HTTP Protocol Essentials
Why This Matters
Every time you open a browser, call an API, download a package with apt or dnf, or deploy a web application, you are using HTTP. It is the protocol that glues the web together. If you are going to manage web servers, set up reverse proxies, debug application issues, or secure web traffic, you need to understand HTTP at a level deeper than "it shows web pages."
Consider this real scenario: your company's API is returning intermittent 502 errors to users. The developers say "the app is fine." The load balancer logs show upstream timeouts. Without understanding HTTP status codes, headers, connection behavior, and the difference between the client, proxy, and backend, you will be guessing in the dark. This chapter gives you the foundation to diagnose and reason about every web request that flows through your infrastructure.
Try This Right Now
If you have any Linux system with curl installed (it is available on virtually every distribution), run this:
$ curl -v http://example.com 2>&1 | head -30
You should see something like:
* Trying 93.184.216.34:80...
* Connected to example.com (93.184.216.34) port 80
> GET / HTTP/1.1
> Host: example.com
> User-Agent: curl/8.5.0
> Accept: */*
>
< HTTP/1.1 200 OK
< Content-Type: text/html; charset=UTF-8
< Content-Length: 1256
< Cache-Control: max-age=604800
Those lines starting with > are what your machine sent (the request). Lines starting with < are what the server replied (the response). You just watched an HTTP conversation happen in real time. Let us break it all apart.
What HTTP Is
HTTP stands for HyperText Transfer Protocol. It is an application-layer protocol (Layer 7 in the OSI model) that defines how a client and a server communicate. The model is simple:
- The client sends a request.
- The server sends back a response.
- That is one transaction. Done.
┌──────────┐ ┌──────────┐
│ │ ── HTTP Request ──> │ │
│ Client │ │ Server │
│ (curl, │ <── HTTP Response ── │ (nginx, │
│ browser)│ │ apache) │
└──────────┘ └──────────┘
HTTP is stateless -- each request-response pair is independent. The server does not remember your previous request unless something at the application layer (cookies, sessions, tokens) adds that memory.
HTTP runs on top of TCP (and with HTTP/2 and HTTP/3, on top of TLS and even QUIC), typically on port 80 for plain HTTP and port 443 for HTTPS.
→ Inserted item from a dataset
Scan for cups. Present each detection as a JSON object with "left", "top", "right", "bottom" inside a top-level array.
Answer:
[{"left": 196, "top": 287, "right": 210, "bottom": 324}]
Anatomy of an HTTP Request
An HTTP request has four parts:
┌─────────────────────────────────────────────────────┐
│ REQUEST LINE │
│ GET /api/users?page=2 HTTP/1.1 │
├─────────────────────────────────────────────────────┤
│ HEADERS │
│ Host: api.example.com │
│ User-Agent: curl/8.5.0 │
│ Accept: application/json │
│ Authorization: Bearer eyJhbGciOi... │
├─────────────────────────────────────────────────────┤
│ BLANK LINE (separates headers from body) │
├─────────────────────────────────────────────────────┤
│ BODY (optional) │
│ {"name": "alice", "email": "alice@example.com"} │
└─────────────────────────────────────────────────────┘
The Request Line
The first line contains three things:
- Method -- what action to perform (GET, POST, PUT, DELETE, etc.)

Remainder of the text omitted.